The National Transportation Safety Board temporarily shut down public access to its docket system after discovering that AI technology had been used to recreate the voices of pilots killed in a UPS plane crash. The voices, generated using publicly available spectrogram data from the accident investigation, began circulating online, prompting the agency to restrict access to protect the integrity of ongoing investigations and comply with federal privacy laws.

Federal law prohibits the NTSB from including cockpit audio recordings in its public docket system, which normally contains extensive investigative data. However, the accident docket for UPS Flight 2976, which crashed in Louisville, Kentucky, included a spectrogram file of the cockpit voice recorder. A spectrogram is a visual representation that uses mathematical processes to convert audio frequencies into an image format.

Scott Manley, a popular YouTuber known for content combining physics, astronomy, and video games, pointed out on social media platform X that the megabytes of data encoded in the spectrogram image could potentially be used to reconstruct the original audio.

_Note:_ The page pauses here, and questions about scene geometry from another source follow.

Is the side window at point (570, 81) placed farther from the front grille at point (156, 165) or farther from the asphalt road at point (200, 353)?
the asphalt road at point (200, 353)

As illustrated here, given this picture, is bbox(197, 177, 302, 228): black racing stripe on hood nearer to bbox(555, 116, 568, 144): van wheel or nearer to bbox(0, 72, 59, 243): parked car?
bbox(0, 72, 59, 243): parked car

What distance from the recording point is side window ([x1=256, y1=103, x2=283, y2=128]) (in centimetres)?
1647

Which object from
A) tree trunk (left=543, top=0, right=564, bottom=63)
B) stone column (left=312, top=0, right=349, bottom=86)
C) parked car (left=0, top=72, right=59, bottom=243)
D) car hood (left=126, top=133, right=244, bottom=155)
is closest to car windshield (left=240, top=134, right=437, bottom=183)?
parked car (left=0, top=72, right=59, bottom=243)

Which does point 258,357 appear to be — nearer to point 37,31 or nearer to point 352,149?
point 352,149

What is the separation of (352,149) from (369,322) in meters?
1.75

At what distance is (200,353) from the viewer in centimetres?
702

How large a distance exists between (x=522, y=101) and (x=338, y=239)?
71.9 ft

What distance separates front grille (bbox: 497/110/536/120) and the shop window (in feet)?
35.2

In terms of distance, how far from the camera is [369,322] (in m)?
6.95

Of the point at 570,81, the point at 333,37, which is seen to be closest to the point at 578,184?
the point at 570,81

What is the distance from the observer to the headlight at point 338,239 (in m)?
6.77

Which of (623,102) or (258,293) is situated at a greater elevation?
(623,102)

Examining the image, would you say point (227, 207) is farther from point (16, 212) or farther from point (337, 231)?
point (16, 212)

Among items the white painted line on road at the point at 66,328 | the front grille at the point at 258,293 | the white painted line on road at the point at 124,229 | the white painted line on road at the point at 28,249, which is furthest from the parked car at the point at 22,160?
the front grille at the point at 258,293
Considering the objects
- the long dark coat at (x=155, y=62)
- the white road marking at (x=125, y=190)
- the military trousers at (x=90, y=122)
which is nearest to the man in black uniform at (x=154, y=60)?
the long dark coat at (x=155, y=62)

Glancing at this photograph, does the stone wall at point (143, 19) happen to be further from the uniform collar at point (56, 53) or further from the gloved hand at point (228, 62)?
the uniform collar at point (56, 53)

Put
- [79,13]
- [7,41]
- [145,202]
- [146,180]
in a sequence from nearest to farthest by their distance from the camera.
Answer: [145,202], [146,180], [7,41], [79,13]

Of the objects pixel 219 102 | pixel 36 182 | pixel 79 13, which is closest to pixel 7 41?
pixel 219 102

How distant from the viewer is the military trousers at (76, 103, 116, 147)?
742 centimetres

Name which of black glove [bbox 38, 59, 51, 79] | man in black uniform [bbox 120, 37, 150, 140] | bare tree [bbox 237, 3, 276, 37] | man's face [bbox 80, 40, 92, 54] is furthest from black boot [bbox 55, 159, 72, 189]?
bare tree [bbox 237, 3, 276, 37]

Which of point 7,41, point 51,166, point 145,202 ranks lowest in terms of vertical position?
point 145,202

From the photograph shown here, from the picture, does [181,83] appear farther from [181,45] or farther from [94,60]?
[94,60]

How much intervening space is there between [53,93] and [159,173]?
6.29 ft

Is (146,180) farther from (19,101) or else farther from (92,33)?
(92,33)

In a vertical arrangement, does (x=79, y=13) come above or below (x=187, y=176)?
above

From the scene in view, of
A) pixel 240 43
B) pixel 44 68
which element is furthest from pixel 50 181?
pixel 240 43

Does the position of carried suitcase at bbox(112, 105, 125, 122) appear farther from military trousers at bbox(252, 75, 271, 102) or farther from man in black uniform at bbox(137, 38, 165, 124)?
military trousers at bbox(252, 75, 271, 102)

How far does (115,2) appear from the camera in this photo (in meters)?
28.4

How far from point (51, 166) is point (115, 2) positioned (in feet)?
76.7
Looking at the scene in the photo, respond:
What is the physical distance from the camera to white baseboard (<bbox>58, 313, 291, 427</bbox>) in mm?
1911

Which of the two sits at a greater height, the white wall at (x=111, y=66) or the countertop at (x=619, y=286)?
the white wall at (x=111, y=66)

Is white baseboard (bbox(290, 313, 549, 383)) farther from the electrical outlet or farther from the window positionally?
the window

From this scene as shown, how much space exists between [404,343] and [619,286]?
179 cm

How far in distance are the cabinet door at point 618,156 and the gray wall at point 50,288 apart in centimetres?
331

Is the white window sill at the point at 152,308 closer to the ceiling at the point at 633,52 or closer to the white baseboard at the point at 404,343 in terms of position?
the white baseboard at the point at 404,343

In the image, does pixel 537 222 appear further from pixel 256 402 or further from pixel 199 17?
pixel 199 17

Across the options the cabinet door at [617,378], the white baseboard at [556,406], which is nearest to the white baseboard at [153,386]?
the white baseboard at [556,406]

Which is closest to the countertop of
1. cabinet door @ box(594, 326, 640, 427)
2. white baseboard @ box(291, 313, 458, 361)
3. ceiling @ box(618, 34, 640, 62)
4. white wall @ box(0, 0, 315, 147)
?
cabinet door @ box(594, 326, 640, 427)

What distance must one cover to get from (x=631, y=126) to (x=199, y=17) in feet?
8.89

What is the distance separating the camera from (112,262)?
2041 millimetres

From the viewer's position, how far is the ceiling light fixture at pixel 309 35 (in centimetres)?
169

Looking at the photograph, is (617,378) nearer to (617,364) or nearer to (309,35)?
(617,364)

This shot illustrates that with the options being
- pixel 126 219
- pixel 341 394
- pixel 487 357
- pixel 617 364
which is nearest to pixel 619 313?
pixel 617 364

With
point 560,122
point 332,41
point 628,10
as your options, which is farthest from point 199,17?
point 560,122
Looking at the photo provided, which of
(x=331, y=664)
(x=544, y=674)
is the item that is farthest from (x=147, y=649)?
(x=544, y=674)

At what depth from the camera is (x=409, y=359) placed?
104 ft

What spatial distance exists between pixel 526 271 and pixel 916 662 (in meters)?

Users then took the spectrogram along with the publicly available transcript and used AI tools including Codex to generate approximations of the cockpit voice recorder audio, according to posts on social media.

The NTSB restored public access to its docket system on Friday but kept 42 investigations closed pending review, including the one related to Flight 2976. The incident highlights the growing challenges that aviation safety agencies face as AI technology advances, making it increasingly difficult to prevent the reconstruction of audio that federal regulations are meant to keep confidential.